Miliband and his team have not just been wrong about what would work. They have also been wrong about the success of coalition policy. The Labour party predicted the loss of a million jobs under David Cameron’s leadership but recent unemployment figures showed that the rate of those out of work was dramatically dropping as more SMEs increased their staff levels.
With its tax on high-priced homes and attack on non-doms, Labour has won few admirers in business. In office, pursuing this cynical populism risks an exodus of wealth- creators to less hostile climes, savaging the recovery. In our Trends Research survey of UK SMEs and fast growth companies, 68 per cent said the Conservatives had the best policies to support the growth of their business and would allow them to increase their workforce, a move which in turn would drive down the UK unemployment figures even further.
There is still work to be done on restoring Britain to where it needs to be. Money is starting re-flow at all levels of our economy. Our relationship with Europe remains a divisive topic for business, however we are better within the EU framework that on the outside as you can never change something without having a voice in which to do so.

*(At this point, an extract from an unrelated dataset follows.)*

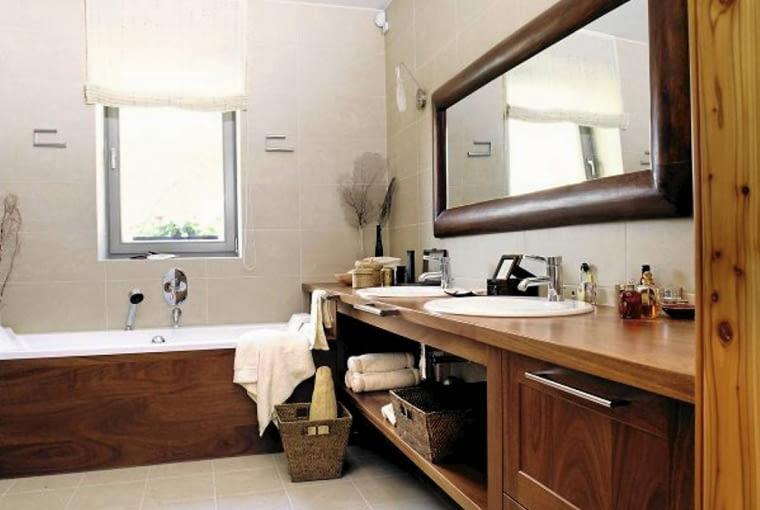 Przestronna łazienka na parterze stanowi wygodne uzupełnienie sypialni gospodarzy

Given the close nature of the current opinion polls many outside of business may question this opinion as one that has been formed, or been dictated to have been formed, by an owner who is a multimillion pound media tycoon who does not live in the UK and has little regard for its people. This is not true as our ultimate owners Audere Capital are a UK based media and investment company with holdings large and small in nearly twenty five small and medium-sized businesses across the UK and this title has complete editorial freedom for all of its output.

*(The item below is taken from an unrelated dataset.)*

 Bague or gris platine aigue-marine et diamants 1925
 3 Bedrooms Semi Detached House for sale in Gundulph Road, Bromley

As the countries largest business magazine brand all of our editorial staff spend every day speaking with Britain’s startup, small, medium and fast growing businesses, which are far more important to UK PLC that the FTSE100 combined.
The last two years there has been a visible difference to how company owners see their own business and the sectors that they trade within as the coalition’s resolve to repair the UK economy did just that and confidence has begun to return.
But tomorrow the choice could not be clearer. The party with ideas that work is the party that has for the last five years permitted private enter- prise to create jobs and growth to the benefit of all. Business Matters backs the Conservatives.